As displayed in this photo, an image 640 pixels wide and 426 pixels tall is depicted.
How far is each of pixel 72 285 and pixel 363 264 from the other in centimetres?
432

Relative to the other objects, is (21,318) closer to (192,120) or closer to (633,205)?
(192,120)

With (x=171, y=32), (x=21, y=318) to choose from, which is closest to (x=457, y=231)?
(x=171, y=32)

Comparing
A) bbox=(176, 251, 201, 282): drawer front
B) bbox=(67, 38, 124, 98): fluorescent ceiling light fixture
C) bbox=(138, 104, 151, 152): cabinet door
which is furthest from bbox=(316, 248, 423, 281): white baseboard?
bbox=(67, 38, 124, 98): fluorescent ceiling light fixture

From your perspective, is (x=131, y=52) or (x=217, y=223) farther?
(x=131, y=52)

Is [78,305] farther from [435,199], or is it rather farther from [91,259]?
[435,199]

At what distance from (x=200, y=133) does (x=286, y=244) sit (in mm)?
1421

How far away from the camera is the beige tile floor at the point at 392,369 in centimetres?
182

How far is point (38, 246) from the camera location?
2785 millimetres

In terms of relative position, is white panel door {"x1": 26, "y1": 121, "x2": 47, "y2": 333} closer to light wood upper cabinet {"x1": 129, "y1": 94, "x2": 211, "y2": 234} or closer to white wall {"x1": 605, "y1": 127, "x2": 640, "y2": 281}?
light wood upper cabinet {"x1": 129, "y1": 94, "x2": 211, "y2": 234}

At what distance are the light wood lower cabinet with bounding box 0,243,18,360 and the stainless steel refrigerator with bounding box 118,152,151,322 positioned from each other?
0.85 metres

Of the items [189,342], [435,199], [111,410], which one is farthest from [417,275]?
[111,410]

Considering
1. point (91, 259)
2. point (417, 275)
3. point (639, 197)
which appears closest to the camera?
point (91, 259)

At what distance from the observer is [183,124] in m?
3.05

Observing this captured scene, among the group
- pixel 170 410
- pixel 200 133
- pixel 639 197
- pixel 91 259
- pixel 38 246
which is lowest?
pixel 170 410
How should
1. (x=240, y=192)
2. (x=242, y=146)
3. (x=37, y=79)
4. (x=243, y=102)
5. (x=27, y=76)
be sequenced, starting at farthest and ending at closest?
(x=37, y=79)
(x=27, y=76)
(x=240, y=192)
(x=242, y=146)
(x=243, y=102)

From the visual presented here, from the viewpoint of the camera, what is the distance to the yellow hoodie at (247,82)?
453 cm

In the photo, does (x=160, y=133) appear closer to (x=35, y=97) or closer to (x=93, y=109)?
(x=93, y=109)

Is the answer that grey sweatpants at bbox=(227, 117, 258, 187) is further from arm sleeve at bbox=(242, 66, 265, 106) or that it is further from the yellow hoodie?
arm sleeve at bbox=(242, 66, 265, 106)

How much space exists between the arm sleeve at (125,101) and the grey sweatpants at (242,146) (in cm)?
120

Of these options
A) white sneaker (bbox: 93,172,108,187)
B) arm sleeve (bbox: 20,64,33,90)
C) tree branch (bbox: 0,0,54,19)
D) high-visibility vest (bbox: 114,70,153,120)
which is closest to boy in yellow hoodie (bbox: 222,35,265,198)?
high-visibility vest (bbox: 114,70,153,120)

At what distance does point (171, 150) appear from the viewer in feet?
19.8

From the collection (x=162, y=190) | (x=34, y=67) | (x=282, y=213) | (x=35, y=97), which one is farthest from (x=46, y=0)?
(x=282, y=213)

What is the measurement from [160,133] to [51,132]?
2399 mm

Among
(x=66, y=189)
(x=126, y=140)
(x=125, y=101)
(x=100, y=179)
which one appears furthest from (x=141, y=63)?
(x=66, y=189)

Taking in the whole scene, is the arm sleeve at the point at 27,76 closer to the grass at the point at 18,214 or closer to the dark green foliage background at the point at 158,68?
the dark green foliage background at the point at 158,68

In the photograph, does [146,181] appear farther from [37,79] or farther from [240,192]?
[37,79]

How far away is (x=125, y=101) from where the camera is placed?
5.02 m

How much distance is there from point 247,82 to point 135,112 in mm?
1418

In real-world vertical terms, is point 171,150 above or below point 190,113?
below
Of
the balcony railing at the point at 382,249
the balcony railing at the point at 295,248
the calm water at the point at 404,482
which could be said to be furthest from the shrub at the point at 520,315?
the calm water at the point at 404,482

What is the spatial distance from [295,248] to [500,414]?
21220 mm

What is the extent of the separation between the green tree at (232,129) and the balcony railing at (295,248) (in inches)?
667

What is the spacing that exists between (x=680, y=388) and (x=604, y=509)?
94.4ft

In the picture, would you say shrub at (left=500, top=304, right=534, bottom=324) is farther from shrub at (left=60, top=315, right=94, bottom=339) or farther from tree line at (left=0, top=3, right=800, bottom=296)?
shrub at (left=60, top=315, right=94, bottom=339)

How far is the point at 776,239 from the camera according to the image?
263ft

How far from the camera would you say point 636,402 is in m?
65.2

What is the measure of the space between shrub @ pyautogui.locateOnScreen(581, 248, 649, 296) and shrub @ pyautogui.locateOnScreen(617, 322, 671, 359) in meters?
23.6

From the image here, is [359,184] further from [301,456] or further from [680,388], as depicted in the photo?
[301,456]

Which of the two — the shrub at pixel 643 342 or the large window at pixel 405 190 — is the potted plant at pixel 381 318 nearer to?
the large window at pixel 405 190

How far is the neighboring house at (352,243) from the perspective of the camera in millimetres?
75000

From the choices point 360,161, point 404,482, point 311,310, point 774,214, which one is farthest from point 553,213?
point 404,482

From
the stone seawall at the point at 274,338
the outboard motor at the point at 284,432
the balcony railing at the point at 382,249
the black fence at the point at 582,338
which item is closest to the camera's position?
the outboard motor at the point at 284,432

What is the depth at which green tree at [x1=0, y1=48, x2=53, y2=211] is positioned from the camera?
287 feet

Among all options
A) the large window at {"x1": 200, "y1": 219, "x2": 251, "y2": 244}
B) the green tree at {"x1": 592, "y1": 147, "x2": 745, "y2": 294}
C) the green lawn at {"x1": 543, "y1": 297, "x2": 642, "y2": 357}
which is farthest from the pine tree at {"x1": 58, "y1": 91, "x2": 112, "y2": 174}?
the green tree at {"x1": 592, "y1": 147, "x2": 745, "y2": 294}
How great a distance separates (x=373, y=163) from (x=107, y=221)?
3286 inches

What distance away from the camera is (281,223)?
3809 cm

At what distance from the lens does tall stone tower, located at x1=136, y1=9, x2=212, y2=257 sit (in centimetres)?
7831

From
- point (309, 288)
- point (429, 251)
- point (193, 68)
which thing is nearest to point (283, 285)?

========

GOAL: Return all of the data precisely as it appears.

SOLUTION TO THIS EXERCISE:
As displayed in this photo, an image 640 pixels wide and 426 pixels tall is depicted.
How far is each of pixel 72 285 and pixel 363 264 from the other in centimetres?
432

Relative to the other objects, is (21,318) closer to (192,120) or closer to (633,205)?
(192,120)

With (x=171, y=32), (x=21, y=318) to choose from, which is closest to (x=457, y=231)?
(x=171, y=32)

Comparing
A) bbox=(176, 251, 201, 282): drawer front
B) bbox=(67, 38, 124, 98): fluorescent ceiling light fixture
C) bbox=(138, 104, 151, 152): cabinet door
which is furthest from bbox=(316, 248, 423, 281): white baseboard?
bbox=(67, 38, 124, 98): fluorescent ceiling light fixture

From your perspective, is (x=131, y=52) or (x=217, y=223) farther?
(x=131, y=52)

Is [78,305] farther from [435,199], or is it rather farther from [91,259]?
[435,199]

At what distance from (x=200, y=133) does (x=286, y=244) sit (in mm)?
1421

How far away from the camera is the beige tile floor at the point at 392,369 in centimetres?
182

How far is point (38, 246) from the camera location?
2785 millimetres

In terms of relative position, is white panel door {"x1": 26, "y1": 121, "x2": 47, "y2": 333} closer to light wood upper cabinet {"x1": 129, "y1": 94, "x2": 211, "y2": 234} or closer to white wall {"x1": 605, "y1": 127, "x2": 640, "y2": 281}?
light wood upper cabinet {"x1": 129, "y1": 94, "x2": 211, "y2": 234}

At what distance are the light wood lower cabinet with bounding box 0,243,18,360 and the stainless steel refrigerator with bounding box 118,152,151,322 positioned from each other?
0.85 metres

Of the items [189,342], [435,199], [111,410], which one is farthest from [417,275]?
[111,410]

Considering
1. point (91, 259)
2. point (417, 275)
3. point (639, 197)
which appears closest to the camera?
point (91, 259)

At what distance from the observer is [183,124] in m?
3.05

Observing this captured scene, among the group
- pixel 170 410
- pixel 200 133
- pixel 639 197
- pixel 91 259
- pixel 38 246
which is lowest?
pixel 170 410
How should
1. (x=240, y=192)
2. (x=242, y=146)
3. (x=37, y=79)
4. (x=243, y=102)
5. (x=27, y=76)
be sequenced, starting at farthest and ending at closest?
(x=37, y=79)
(x=27, y=76)
(x=240, y=192)
(x=242, y=146)
(x=243, y=102)

From the visual presented here, from the viewpoint of the camera, what is the distance to the yellow hoodie at (247,82)?
453 cm

In the photo, does (x=160, y=133) appear closer to (x=35, y=97) or closer to (x=93, y=109)?
(x=93, y=109)

Is the answer that grey sweatpants at bbox=(227, 117, 258, 187) is further from arm sleeve at bbox=(242, 66, 265, 106) or that it is further from the yellow hoodie?
arm sleeve at bbox=(242, 66, 265, 106)

How much space exists between the arm sleeve at (125,101) and the grey sweatpants at (242,146) (in cm)?
120

Of these options
A) white sneaker (bbox: 93,172,108,187)
B) arm sleeve (bbox: 20,64,33,90)
C) tree branch (bbox: 0,0,54,19)
D) high-visibility vest (bbox: 114,70,153,120)
which is closest to boy in yellow hoodie (bbox: 222,35,265,198)?
high-visibility vest (bbox: 114,70,153,120)

At what distance does point (171, 150) appear from the viewer in feet?
19.8

From the collection (x=162, y=190) | (x=34, y=67) | (x=282, y=213) | (x=35, y=97), which one is farthest from (x=46, y=0)?
(x=282, y=213)

What is the measurement from [160,133] to [51,132]?
2399 mm

Among
(x=66, y=189)
(x=126, y=140)
(x=125, y=101)
(x=100, y=179)
which one appears furthest from (x=141, y=63)?
(x=66, y=189)

Taking in the whole scene, is the arm sleeve at the point at 27,76 closer to the grass at the point at 18,214 or closer to the dark green foliage background at the point at 158,68?
the dark green foliage background at the point at 158,68

In the photograph, does [146,181] appear farther from [37,79] or farther from [240,192]?
[37,79]

How far away is (x=125, y=101) from where the camera is placed?
5.02 m

How much distance is there from point 247,82 to point 135,112 in mm?
1418

In real-world vertical terms, is point 171,150 above or below point 190,113?
below
Of
the balcony railing at the point at 382,249
the balcony railing at the point at 295,248
the calm water at the point at 404,482
which could be said to be furthest from the shrub at the point at 520,315?
the calm water at the point at 404,482

What is the spatial distance from [295,248] to [500,414]?
21220 mm

What is the extent of the separation between the green tree at (232,129) and the balcony railing at (295,248) (in inches)?
667

What is the spacing that exists between (x=680, y=388) and (x=604, y=509)?
94.4ft

In the picture, would you say shrub at (left=500, top=304, right=534, bottom=324) is farther from shrub at (left=60, top=315, right=94, bottom=339) or farther from tree line at (left=0, top=3, right=800, bottom=296)?
shrub at (left=60, top=315, right=94, bottom=339)

How far is the point at 776,239 from the camera according to the image?
263ft

How far from the camera would you say point 636,402 is in m?
65.2

What is the measure of the space between shrub @ pyautogui.locateOnScreen(581, 248, 649, 296) and shrub @ pyautogui.locateOnScreen(617, 322, 671, 359) in meters?
23.6

From the image here, is [359,184] further from [301,456] or further from [680,388], as depicted in the photo?
[301,456]

Which of the two — the shrub at pixel 643 342 or the large window at pixel 405 190 — is the potted plant at pixel 381 318 nearer to?
the large window at pixel 405 190

How far is the neighboring house at (352,243) from the perspective of the camera in millimetres?
75000

From the choices point 360,161, point 404,482, point 311,310, point 774,214, which one is farthest from point 553,213?
point 404,482

From
the stone seawall at the point at 274,338
the outboard motor at the point at 284,432
the balcony railing at the point at 382,249
the black fence at the point at 582,338
which item is closest to the camera's position?
the outboard motor at the point at 284,432

What is the depth at which green tree at [x1=0, y1=48, x2=53, y2=211] is positioned from the camera?
287 feet

Among all options
A) the large window at {"x1": 200, "y1": 219, "x2": 251, "y2": 244}
B) the green tree at {"x1": 592, "y1": 147, "x2": 745, "y2": 294}
C) the green lawn at {"x1": 543, "y1": 297, "x2": 642, "y2": 357}
which is farthest from the pine tree at {"x1": 58, "y1": 91, "x2": 112, "y2": 174}?
the green tree at {"x1": 592, "y1": 147, "x2": 745, "y2": 294}
How great a distance separates (x=373, y=163) from (x=107, y=221)?
3286 inches

What distance away from the camera is (281,223)?
3809 cm

At what distance from the lens does tall stone tower, located at x1=136, y1=9, x2=212, y2=257 sit (in centimetres)?
7831

From
- point (309, 288)
- point (429, 251)
- point (193, 68)
which thing is nearest to point (283, 285)?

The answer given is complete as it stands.